‘Yazıyor, yazıyor, ifade özgürlüğünün hapsedildiğini yazıyor!’
Eski filmlerde, elinde bir gazete ile sokaklarda koşarak gazete satan çocuklar vardı. Günün en önemli haberini, ‘yazıyor, yazıyor …’ diye başlayan cümlelerle haykırır, dikkat çekmeye çalışırlardı. Böylece merak edenler yanında durup bedelini öder, çocuğun başını okşayıp gazeteyi alır ve reklamı yapılan olayı okumaya koyulurdu. Umarım bu yazının başlığında belirtilen haber, hiçbir dönem ve koşulda ülkemizde yazılmak zorunda kalmaz.
Basın-Sen başkanı gazeteci Ali Kişmir, sosyal medya hesabından paylaştığı bir yazı sebebiyle, 29/1983 sayılı Askeri Suç ve Cezalar Yasasının 'Manevi şahsiyetin tahkir ve tezyifi' yan başlıklı, 'Kıbrıs Türk Federe Devleti Güvenlik Kuvvetlerinin manevi şahsiyetini herhangi bir şekilde tahkir ve tezyif eden kimse suç işlemiş olur ve 10 yıla kadar hapis cezasına çarptırılır' şeklinde düzenlenen 26. maddesine dayanarak, 13 Kasım'da itham edildi ve savcılık tanıklarının dinlenebilmesi için dava bugüne ertelendi.
Bırakın ceza davası duruşmalarının başlamasını, Ali’nin polise çağrıldığı anda utanç duvarları örülmeye başladı. Memleket suç yuvasına dönmüş, çocuklar sokak ortasında birbirini bıçaklarken, her gün Mahkemeleri kadın ve çocuklara yönelen şiddet, cinsel istismar fiilleri meşgul ederken, ‘bal tutan parmağını yalar’, ‘devletin malı deniz yemeyen keriz’ atasözleri adeta hukukun yerini almışken, bu ne perhiz bu ne lahana turşusu? Bu kadar mı korkuyorsunuz düşünceden, insanların fikirlerini özgürce ifade edebilmesinden? Yoksa tüm uğraşlarınıza rağmen, kimseye zarar vermeyen, manipülasyonlarınızı ve müdahalenizi açık eden zihinleri yok edemediğiniz için mi öfkelisiniz?
***
Öncelikle meseleyi bireyler üzerinden tartışmaktan vazgeçelim. Bugün Ali, yarın sen, kim bilir? O pamuklara sarıp koruduğun ve güvendiğin dağlara bir gün kar yağmaz mı sanıyorsun? Devran döner ve karşı durmadığın haksızlık, hiç beklemediğin bir anda senin kapını çalar. Tarih bu gibi anlatılarla doludur.

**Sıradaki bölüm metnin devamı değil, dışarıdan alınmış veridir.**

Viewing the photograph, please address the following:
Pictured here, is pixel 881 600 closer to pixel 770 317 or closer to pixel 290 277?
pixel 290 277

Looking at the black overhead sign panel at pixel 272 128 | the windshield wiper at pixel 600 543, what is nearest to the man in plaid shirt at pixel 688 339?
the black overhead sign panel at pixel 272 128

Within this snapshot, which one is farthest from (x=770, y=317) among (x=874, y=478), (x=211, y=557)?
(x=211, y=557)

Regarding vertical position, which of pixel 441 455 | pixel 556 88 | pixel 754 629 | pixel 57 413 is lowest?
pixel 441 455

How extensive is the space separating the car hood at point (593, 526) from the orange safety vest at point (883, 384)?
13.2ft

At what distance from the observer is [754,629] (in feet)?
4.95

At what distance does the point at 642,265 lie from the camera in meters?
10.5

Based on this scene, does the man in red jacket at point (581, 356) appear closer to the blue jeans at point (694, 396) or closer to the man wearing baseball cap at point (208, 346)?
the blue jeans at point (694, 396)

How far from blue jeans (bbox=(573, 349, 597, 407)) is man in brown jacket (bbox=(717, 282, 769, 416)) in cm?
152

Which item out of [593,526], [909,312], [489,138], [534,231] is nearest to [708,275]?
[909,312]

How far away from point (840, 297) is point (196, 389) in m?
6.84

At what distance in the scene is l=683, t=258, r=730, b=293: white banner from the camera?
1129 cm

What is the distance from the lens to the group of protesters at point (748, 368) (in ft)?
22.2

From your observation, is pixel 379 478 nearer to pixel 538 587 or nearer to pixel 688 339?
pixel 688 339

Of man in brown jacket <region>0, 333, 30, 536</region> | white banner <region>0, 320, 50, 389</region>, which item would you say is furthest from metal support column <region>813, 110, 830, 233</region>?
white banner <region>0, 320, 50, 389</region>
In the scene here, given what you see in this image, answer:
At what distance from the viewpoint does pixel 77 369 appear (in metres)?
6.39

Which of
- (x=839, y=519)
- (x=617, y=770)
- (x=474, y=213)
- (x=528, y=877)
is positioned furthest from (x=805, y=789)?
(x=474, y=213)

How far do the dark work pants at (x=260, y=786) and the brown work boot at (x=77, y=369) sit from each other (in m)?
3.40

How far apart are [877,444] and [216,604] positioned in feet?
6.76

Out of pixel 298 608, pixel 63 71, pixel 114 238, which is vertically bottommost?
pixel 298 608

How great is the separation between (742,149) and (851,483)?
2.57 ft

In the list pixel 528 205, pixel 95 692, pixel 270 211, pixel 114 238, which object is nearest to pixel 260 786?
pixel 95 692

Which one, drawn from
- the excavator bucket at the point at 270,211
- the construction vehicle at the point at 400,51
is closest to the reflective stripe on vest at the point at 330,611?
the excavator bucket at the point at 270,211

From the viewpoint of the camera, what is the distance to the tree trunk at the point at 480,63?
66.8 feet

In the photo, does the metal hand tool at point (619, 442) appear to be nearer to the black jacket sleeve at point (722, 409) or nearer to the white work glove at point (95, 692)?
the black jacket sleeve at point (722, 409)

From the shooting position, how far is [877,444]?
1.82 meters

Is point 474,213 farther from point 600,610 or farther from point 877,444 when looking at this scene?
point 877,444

Bir gazetecinin, mesleğini icra ederken yazdığı bir yazı sebebiyle, 10 yıla kadar hapis cezası ile yargılanması, sadece basın özgürlüğü ile bağlantılı bir problem değildir. Aynı zamanda toplumun tamamının, yani hepimizin, düşünce ve ifade özgürlüğüne, habere ve doğru bilgiye erişme hakkına ve demokratik düzene tehdit oluşturur.
Hukuki teknik kurallar ve mevzuat çerçevesinde, suçun işlenip işlenmediği konusu, Mahkemenin bileceği bir şeydir. Yürütülecek duruşmanın ardından bir neticeye varılacaktır. Sonuç beraat çıksa bile, bu kara leke özgürlük hikayemizde yerini alacaktır.
***
Sizce bir yazı ile koskocaman kurum Güvenlik Kuvvetleri’ manevi şahsiyeti zedelenebilir mi? Davanın gerçek sebebi bu mu? Yoksa hedeflenen, korku iklimi yaratıp bizi susturmak mı?
Peki, bu süreçte biz ne yapacağız? Eğer davanın demokrasiye ve insan haklarına dair bir sorun teşkil ettiğini söylemez, bu yargılamada adaletten yana taraf olmaz ve Ali sanki yalnızmış gibi yaratılan algıyı beslersek, yarın hepimiz sanık kürsüsünde boy göstermeye başlayacağız. Benden söylemesi.
Naçizane tavsiyem; susmayın, susmayalım ki gittikçe kararan geleceğimizi yeniden aydınlatabilmek için gücümüzü kaybetmeyelim. Hukuku, insan haklarını ve Kıbrıslı Türklerin varlığını tüketmeye yemin etmiş zihniyeti alt edebilelim.